> [TASK MATERIAL]:
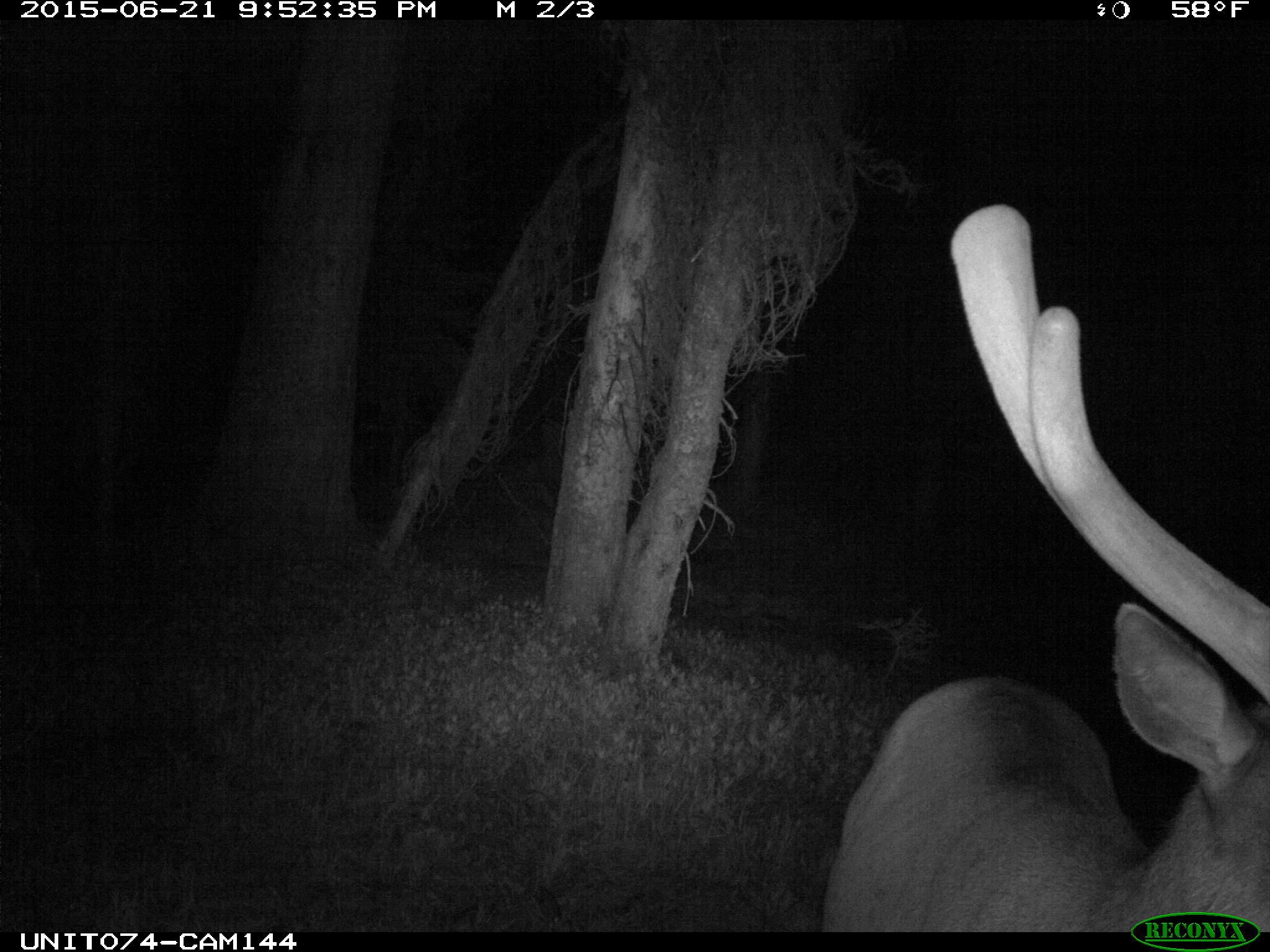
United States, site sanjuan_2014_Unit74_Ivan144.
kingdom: Animalia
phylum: Chordata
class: Mammalia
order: Artiodactyla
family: Cervidae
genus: Cervus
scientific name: Cervus elaphus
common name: red deer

> [WORK TO COMPLETE]: Print the records above word for word, omitting any picture they contain.

> [RESPONSE AREA]:
United States, site sanjuan_2014_Unit74_Ivan144.
kingdom: Animalia
phylum: Chordata
class: Mammalia
order: Artiodactyla
family: Cervidae
genus: Cervus
scientific name: Cervus elaphus
common name: red deer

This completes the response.